A natural transport network

In 2019, a study performed by Dr Karl Wotton and University of Exeter Associate Professor and ecologist Dr Jason Chapman, who both worked on the Cyprus migration study with Hawkes, discovered that hundreds of millions of hover flies migrate north from continental Europe to southern Britain England each spring – rivalling the number of managed honeybees across the whole of the UK during the summer and providing a vital pollination service for farmers. Once there, they lay their eggs, and their larvae feast on trillions of aphids – a natural, non-invasive form of pest-control – before the newly emerged adults head back to Europe in the autumn.

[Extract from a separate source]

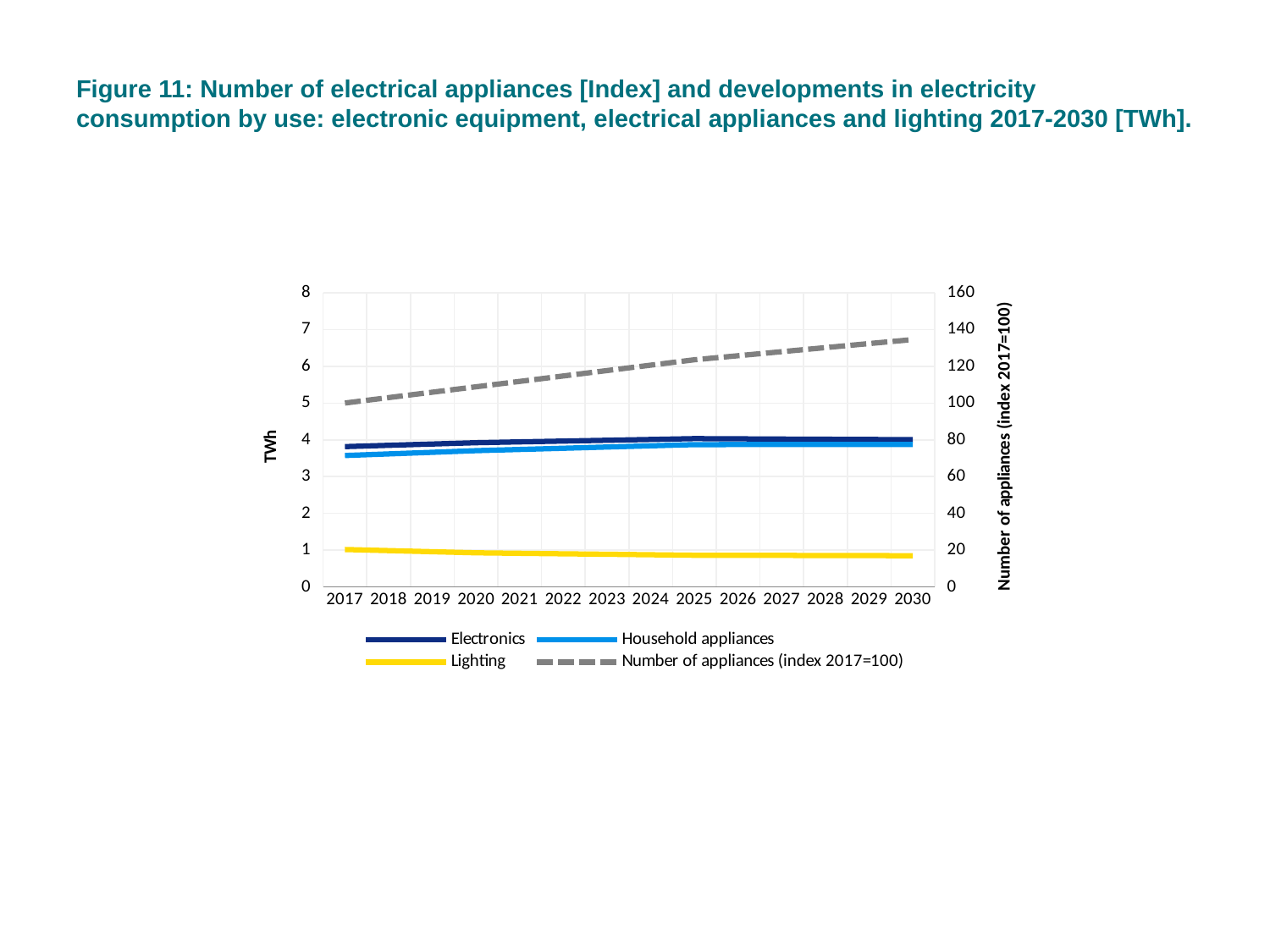
Is the value for Electronics in 2030 greater or less than 3? greater How many years are shown along the x axis? 14 Is the value for Household appliances in 2017 greater or less than 4? less What is the value of the Number of appliances index in 2017? 100 Is the value for Lighting in 2017 greater or less than 2? less What is the label of the left vertical axis? TWh Does the Lighting series rise or fall from 2017 to 2030? Fall Does the Number of appliances index rise or fall from 2017 to 2030? Rise Which of the three TWh series has the lowest value in 2017? Lighting How many series does the legend list? 4 What kind of chart is shown on the slide? Line chart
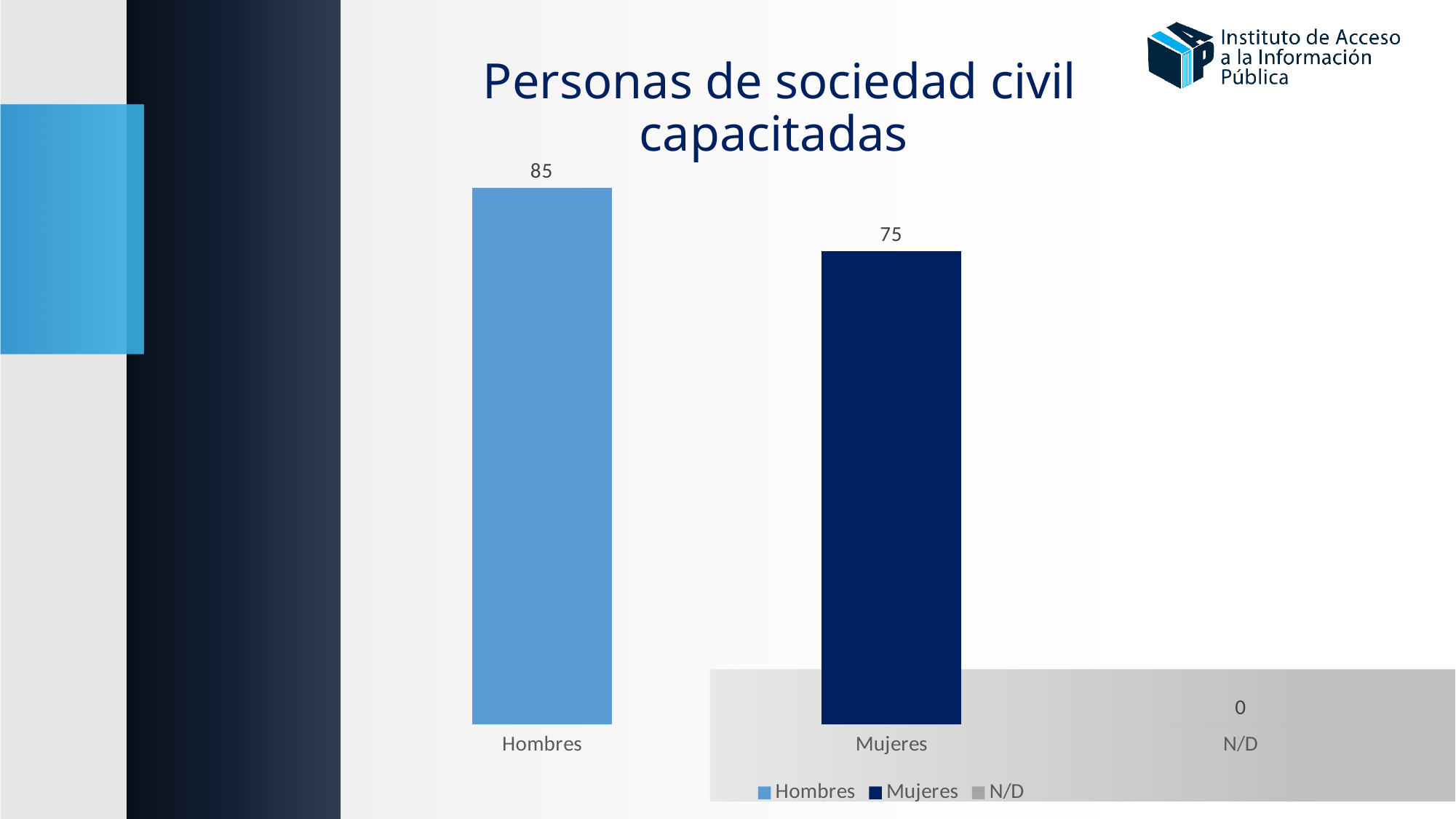
What is the value for Hombres? 85 What is the title of the chart? Personas de sociedad civil capacitadas What is the value for N/D? 0 Which is larger, the value for Hombres or the value for Mujeres? Hombres What is the total of the values for Hombres, Mujeres and N/D? 160 What is the difference between the values for Hombres and Mujeres? 10 Which category has the highest value? Hombres Which category has the lowest value? N/D What is the value for Mujeres? 75 How many categories are shown on the x axis? 3 What kind of chart is shown on the slide? Bar chart How many entries does the legend list? 3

A man holds a grey heron poisoned by aerial-sprayed pesticides in Bunyala, Kenya. Pesticide use interfering with wider ecosystems is a global problem – affecting insects in the first instance but frequently crossing into aquatic environments and poisoning fish, birds and invertebrates.  

 

Photograph by Charlie Hamilton James

"Insect migration is happening globally on a massive scale,” says Chapman, who used narrow radar beams to track the insects’ journey. “It's a huge, under-appreciated phenomenon." Advances in radar entomology is helping scientists to understand high-altitude and night-time insect migrations, which have previously been difficult to document.

Trillions of bugs are annually on the move, and knowing which insects are migrating and where they are going is incredibly important, agrees Will Hawkes. “Without this information, we cannot even begin to understand what effects their movements have on the planet.”

Thanks to research by Hawkes, Wotton, Chapman and their fellow scientists, we now know that insect species aren’t blown randomly around the globe, but intentionally select favourable winds and orientate adaptively. Effective conservation of migratory species relies on protection throughout their annual cycle, and global coordination on establishing or maintaining protected areas (PAs) along their migration routes.

“Migratory insects are vulnerable to habitat loss beyond the boundaries of one country,” says Hawkes. "Human activity and climate breakdown could affect the migration routes and ranges of these insect species, so we need to take a more global, holistic view of conservation. If we all take an interest in these remarkable little creatures, we can not only protect them, but reap the huge and long-lasting rewards for doing so.”